● Extrait choisi:

——

Tout plein de cette idée, je me plaçai sur la dernière marche du grand escalier de l’Hôtel de Ville, et, arrêtant au passage chaque rang de gardes nationaux qui montaient, je faisais remettre au fourreau les baïonnettes, désormais inutiles. Le défilé dura près d’une heure. Je ne quittai pas mon poste un instant, et lorsque Lamartine arriva, les vêtemens en désordre, le visage pâle, les traits fatigués, nous demandant avec anxiété ce qui s’était passé, nous pûmes lui remettre l’Hôtel de Ville et les prisonniers que nous y avions faits, sans que cette victoire fut troublée pour lui et pour nous par aucun remords.
Quelques jours plus tard, les officiers de la 6e légion, en m’offrant un banquet, voulaient bien dire que, le 15 mai 1848, l’Ecole normale les avait aidés à sauver la patrie. Je déclinai les félicitations personnelles qui m’étaient adressées pour les reporter sur notre chère maison et sur le chef d’état-major dont je n’avais été que l’instrument.
Les journées qui suivirent furent remplies pour nous d’inquiétudes. Nous avions réussi à arrêter un mouvement pacifique : n’allions-nous pas nous trouver en face d’une insurrection armée ? La propagande révolutionnaire continuait enflammée, implacable. Les membres du gouvernement provisoire, des républicains authentiques, qui avaient cent fois donné des gages à leur parti, étaient représentés comme inféodés à la réaction. Nous sentions autour de nous le mécontentement gronder et grandir.

——

● Données brutes:

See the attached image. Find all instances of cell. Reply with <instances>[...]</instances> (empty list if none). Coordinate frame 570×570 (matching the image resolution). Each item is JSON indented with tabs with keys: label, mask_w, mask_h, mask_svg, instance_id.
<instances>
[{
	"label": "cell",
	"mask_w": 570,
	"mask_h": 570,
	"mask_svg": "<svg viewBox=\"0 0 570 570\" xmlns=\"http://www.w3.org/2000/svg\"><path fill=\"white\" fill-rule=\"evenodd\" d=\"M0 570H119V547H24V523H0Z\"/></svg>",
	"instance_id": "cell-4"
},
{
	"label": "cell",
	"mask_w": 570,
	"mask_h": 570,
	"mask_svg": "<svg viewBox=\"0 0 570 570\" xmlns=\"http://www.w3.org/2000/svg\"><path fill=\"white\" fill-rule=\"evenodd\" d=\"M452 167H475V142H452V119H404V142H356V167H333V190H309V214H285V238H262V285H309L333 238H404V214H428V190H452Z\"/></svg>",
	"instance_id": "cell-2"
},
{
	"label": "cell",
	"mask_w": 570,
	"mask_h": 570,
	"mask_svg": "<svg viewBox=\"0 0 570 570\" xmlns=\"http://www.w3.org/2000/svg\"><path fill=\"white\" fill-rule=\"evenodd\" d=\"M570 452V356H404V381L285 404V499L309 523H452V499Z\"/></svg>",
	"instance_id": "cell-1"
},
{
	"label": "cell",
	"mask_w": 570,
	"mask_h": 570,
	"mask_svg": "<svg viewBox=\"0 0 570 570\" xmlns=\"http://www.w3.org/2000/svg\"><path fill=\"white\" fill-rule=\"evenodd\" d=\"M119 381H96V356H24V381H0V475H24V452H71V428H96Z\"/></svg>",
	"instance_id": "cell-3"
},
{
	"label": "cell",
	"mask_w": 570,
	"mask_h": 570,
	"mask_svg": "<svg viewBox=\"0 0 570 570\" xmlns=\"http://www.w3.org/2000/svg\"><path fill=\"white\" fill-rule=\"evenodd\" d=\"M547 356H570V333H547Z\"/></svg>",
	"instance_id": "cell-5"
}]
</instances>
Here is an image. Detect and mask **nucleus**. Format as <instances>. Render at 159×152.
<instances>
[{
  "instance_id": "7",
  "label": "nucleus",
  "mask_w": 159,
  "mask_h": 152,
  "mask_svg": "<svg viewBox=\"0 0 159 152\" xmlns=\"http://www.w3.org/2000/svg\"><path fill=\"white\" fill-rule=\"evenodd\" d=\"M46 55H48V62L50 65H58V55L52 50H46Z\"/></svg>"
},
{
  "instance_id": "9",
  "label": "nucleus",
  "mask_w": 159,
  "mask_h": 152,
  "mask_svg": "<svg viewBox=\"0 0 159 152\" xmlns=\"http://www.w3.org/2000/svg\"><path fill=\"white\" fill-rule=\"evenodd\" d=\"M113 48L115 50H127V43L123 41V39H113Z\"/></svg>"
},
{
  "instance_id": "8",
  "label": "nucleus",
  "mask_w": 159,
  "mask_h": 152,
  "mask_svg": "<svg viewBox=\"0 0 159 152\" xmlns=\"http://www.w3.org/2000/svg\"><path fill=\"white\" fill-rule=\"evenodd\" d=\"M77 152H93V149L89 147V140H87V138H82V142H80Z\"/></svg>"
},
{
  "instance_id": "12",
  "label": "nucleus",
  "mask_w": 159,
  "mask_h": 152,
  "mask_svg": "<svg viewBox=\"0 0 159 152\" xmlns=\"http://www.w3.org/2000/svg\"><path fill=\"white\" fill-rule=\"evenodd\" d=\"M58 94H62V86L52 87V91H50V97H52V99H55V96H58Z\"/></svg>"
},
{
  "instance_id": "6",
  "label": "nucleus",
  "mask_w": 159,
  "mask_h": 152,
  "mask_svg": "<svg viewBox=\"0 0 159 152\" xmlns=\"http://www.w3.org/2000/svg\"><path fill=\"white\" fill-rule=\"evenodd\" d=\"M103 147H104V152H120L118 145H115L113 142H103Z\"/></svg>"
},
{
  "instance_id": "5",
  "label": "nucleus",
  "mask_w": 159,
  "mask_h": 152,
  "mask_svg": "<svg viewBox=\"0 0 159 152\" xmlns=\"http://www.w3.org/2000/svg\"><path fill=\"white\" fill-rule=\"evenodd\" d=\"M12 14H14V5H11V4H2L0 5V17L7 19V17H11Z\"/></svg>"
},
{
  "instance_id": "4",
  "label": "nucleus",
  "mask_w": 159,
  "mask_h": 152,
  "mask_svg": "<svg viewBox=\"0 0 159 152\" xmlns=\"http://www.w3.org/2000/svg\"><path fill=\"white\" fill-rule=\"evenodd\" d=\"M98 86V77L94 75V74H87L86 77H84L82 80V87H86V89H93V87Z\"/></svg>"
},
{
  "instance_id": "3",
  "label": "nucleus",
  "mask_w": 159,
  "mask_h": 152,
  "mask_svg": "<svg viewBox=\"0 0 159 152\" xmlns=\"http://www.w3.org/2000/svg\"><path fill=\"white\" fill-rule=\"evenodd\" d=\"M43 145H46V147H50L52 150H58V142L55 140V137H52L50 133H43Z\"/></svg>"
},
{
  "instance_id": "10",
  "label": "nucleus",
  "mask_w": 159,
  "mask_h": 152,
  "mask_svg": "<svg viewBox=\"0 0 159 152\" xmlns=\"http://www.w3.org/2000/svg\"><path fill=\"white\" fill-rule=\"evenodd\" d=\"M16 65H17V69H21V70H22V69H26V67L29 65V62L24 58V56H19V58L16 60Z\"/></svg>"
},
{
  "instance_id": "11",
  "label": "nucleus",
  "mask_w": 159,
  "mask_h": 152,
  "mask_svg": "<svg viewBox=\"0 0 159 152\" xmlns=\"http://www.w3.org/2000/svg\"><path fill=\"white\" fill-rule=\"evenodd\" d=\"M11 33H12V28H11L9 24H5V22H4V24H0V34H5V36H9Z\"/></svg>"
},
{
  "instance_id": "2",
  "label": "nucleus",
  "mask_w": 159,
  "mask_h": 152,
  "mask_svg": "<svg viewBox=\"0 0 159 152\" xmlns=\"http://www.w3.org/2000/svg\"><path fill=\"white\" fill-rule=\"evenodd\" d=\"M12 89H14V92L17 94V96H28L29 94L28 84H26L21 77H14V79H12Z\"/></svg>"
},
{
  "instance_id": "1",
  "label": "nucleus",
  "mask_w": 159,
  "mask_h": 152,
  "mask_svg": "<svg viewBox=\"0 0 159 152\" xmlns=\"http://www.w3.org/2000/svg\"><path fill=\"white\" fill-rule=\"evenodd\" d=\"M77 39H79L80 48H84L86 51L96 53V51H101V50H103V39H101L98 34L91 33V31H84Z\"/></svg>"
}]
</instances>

——

Imprimez en entier, sans y changer un mot, l'extrait consacré au 15 mai 1848 à l'Hôtel de Ville. La liste n'intervient en rien dans ce travail.

● Réponse complète:
Tout plein de cette idée, je me plaçai sur la dernière marche du grand escalier de l’Hôtel de Ville, et, arrêtant au passage chaque rang de gardes nationaux qui montaient, je faisais remettre au fourreau les baïonnettes, désormais inutiles. Le défilé dura près d’une heure. Je ne quittai pas mon poste un instant, et lorsque Lamartine arriva, les vêtemens en désordre, le visage pâle, les traits fatigués, nous demandant avec anxiété ce qui s’était passé, nous pûmes lui remettre l’Hôtel de Ville et les prisonniers que nous y avions faits, sans que cette victoire fut troublée pour lui et pour nous par aucun remords.
Quelques jours plus tard, les officiers de la 6e légion, en m’offrant un banquet, voulaient bien dire que, le 15 mai 1848, l’Ecole normale les avait aidés à sauver la patrie. Je déclinai les félicitations personnelles qui m’étaient adressées pour les reporter sur notre chère maison et sur le chef d’état-major dont je n’avais été que l’instrument.
Les journées qui suivirent furent remplies pour nous d’inquiétudes. Nous avions réussi à arrêter un mouvement pacifique : n’allions-nous pas nous trouver en face d’une insurrection armée ? La propagande révolutionnaire continuait enflammée, implacable. Les membres du gouvernement provisoire, des républicains authentiques, qui avaient cent fois donné des gages à leur parti, étaient représentés comme inféodés à la réaction. Nous sentions autour de nous le mécontentement gronder et grandir.